Task item: Your reply must contain the lines from the one with "Buy cheap wholesale" through the last line of the material, exact and complete, with no pictures and no other text.

Material for this task:
=======
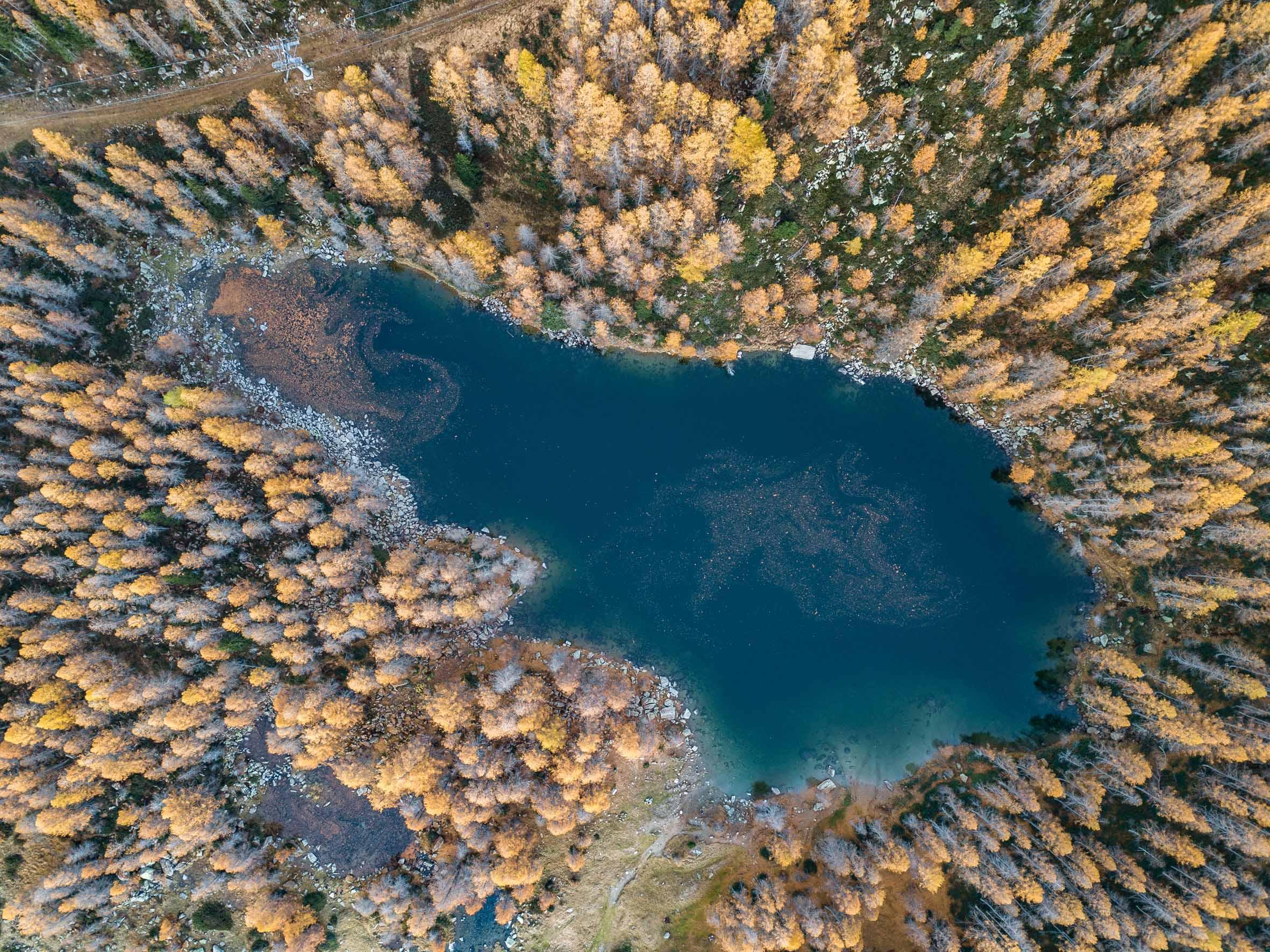 Valtellina cuore delle Alpi lombarde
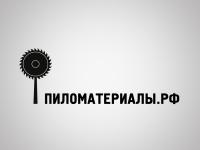f_9265310749765b45.png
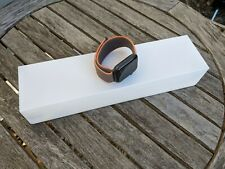 Apple watch series 5 44mm cellular. Space Grey Aluminium 2020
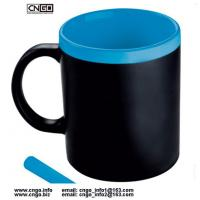 Buy cheap wholesale custom 11oz black Chalk mug Memo mug Write Message mug can erase ceramic mug cup from wholesalers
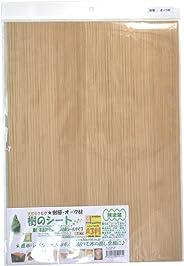 ビッグウィル樹のシートオーク材A3判(420X297mm)1枚入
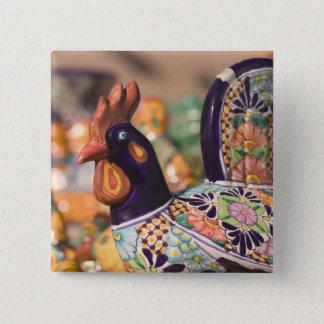 USA, Arizona, Tubac: South Arizona's Premier 4 Pinback Button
=======
Response area:
 Buy cheap wholesale custom 11oz black Chalk mug Memo mug Write Message mug can erase ceramic mug cup from wholesalers
 ビッグウィル樹のシートオーク材A3判(420X297mm)1枚入
 USA, Arizona, Tubac: South Arizona's Premier 4 Pinback Button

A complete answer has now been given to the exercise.